The House Appropriations Committee is still trying to persuade the Securities and Exchange Commission to make things easier for issuers of registered index-linked annuities.
The committee has added a provision asking the SEC to create a filing form just for RILA issuers in a comment on its SEC funding recommendations for federal fiscal 2023.
"The committee is concerned that the current registration process for registered index linked annuities (RILAs) is cumbersome and requires significant information not needed for other registered insurance products," the committee says in the comment, which appears on page 104 in a committee report on part of H.R. 8294, the Transportation, Housing and Urban Development, and Related Agencies Appropriations Act, 2023 package. "The committee encourages the SEC to create a tailored filing form for RILAs."
What It Means
House members are still trying to help RILA issuers — and they are still calling the products RILAs.
Players in the RILA market have called the products buffer annuities, structured annuities and variable indexed annuities.
A committee at the National Association of Insurance Commissioners has been calling the products index-linked variable annuities.

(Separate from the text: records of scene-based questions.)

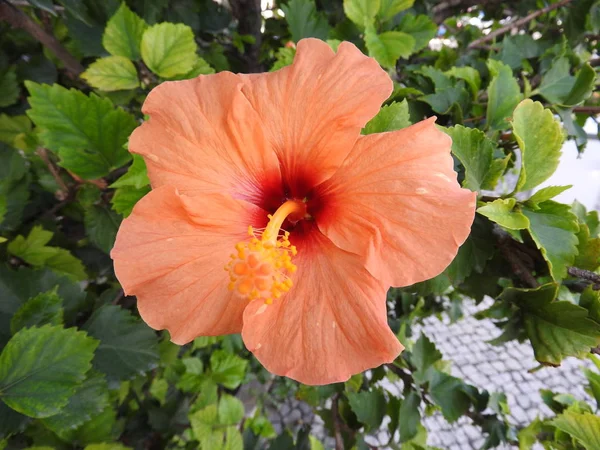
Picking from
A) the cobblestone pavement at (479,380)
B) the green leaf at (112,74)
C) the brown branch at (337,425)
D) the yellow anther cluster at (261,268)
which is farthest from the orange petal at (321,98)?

The House Appropriations Committee's loyalty to the term "RILA" may increase the odds that most people will eventually call the products RILAs.
What Is a RILA?
The SEC classifies a RILA as a variable annuity, meaning that a RILA can expose the holder to the risk of investment-related loss of account value.
Insurers have relied mainly on investment funds that resemble mutual funds to power traditional variable annuities' investment menus.
For RILA issuers, the main tools for powering the investment options menu are derivatives contracts tied to the performance of investment indexes.
The Filing Issue
Today, RILA issuers must register their products using the same kinds of S-1 and S-3 forms that companies use to take companies such as Apple and Amazon public.
The Insured Retirement Institute and other life and annuity industry groups have argued that requiring a life insurer to file an S-1 for every RILA product it offers is overkill.